A few years ago, I worked with a software company that handled virtually every business function using a SaaS product: finance/accounting, customer resource management, credit card processing, contract management, time and expense tracking, etc.
At the time, they were somewhat unique in their total dependence on such services, but more and more organizations are moving in that direction. Given the growing level of dependence on the cloud, it is incumbent on all businesses to oversee their vendors. Their primary motivation should be their own performance and survival, with compliance as the secondary objective. This process can go beyond mandates to become a beneficial process. The following is an outline of suggestions to do just that.
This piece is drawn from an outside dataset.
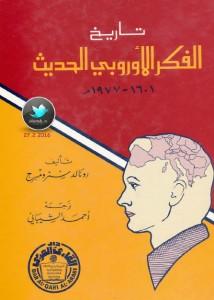 تحميل كتاب كتاب تاريخ الفكر الأوروبي الحديث (1601 - 1977م) - رونالد سترومبرج لـِ: رونالد سترومبرج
Understand Financial and Business Stability
Cloud services can make it easier for you to run your business. They can also make it easy for someone to casually start an online business. If you become dependent on an online business without the funding to be around for long, your business could be in jeopardy. As such, your due diligence process needs to include areas such as:
Their financials and available investment capital
How long they have been around
Do they have enough significant customers to give them traction
Who are the principals, and what is their track record
Much of this information will be available on a company's website, but saying it doesn't make it so, thus the need to use other resources to verify their claims.
Look for information from other sources
One of the first things I do in a third-party review is a deep review of any information available about a company via a search engine. While most casual searches stop after two or three pages, mine often go over twenty pages, with later pages often holding useful information. During due diligence for a customer this week, I found a patent infringement suit on page 18 of a Google search. Some things to watch for:
Positive press (objective, not just company press releases)
History of regulatory issues, lawsuits
History of security lapses or breaches
Specifically evaluate their security and privacy practices
One of the key aspects of mandated reviews involves a security questionnaire sent to key vendors. Since a vendor security breach may result in the disclosure of your customer information, it is imperative that you confirm your vendor is following best practices. I have seen these stop at a few questions, but the trend is for them to be almost impractically long. It is usually easier for both parties to keep the number of questions within reason, but make sure you ask the key questions, particularly when the specifics are mandated, such as with PCI.
Trust, but verify
It is easy for a third party to claim that they comply in a given area, whether or not they really do. As such, it is important to ask for confirming documentation in selected areas. As an example, I always ask if a written security policy document exists. If the answer is yes, I ask to see the document itself.
Make sure your contract mandates participation
Once a contract is signed, it is too easy for a third party to drag their feet in responding to a review, with some even flatly refusing. To avoid this, make sure your contract mandates a response within a given time frame.
Learn from the process
Nobody has an exclusive on good ideas. As you work through a review, take the opportunity to learn from your third parties about how they do things. If you find good ideas or better approaches, take advantages of them.
The bottom line -- work to make third-party reviews a constructive and helpful process, and not just a mandated exercise.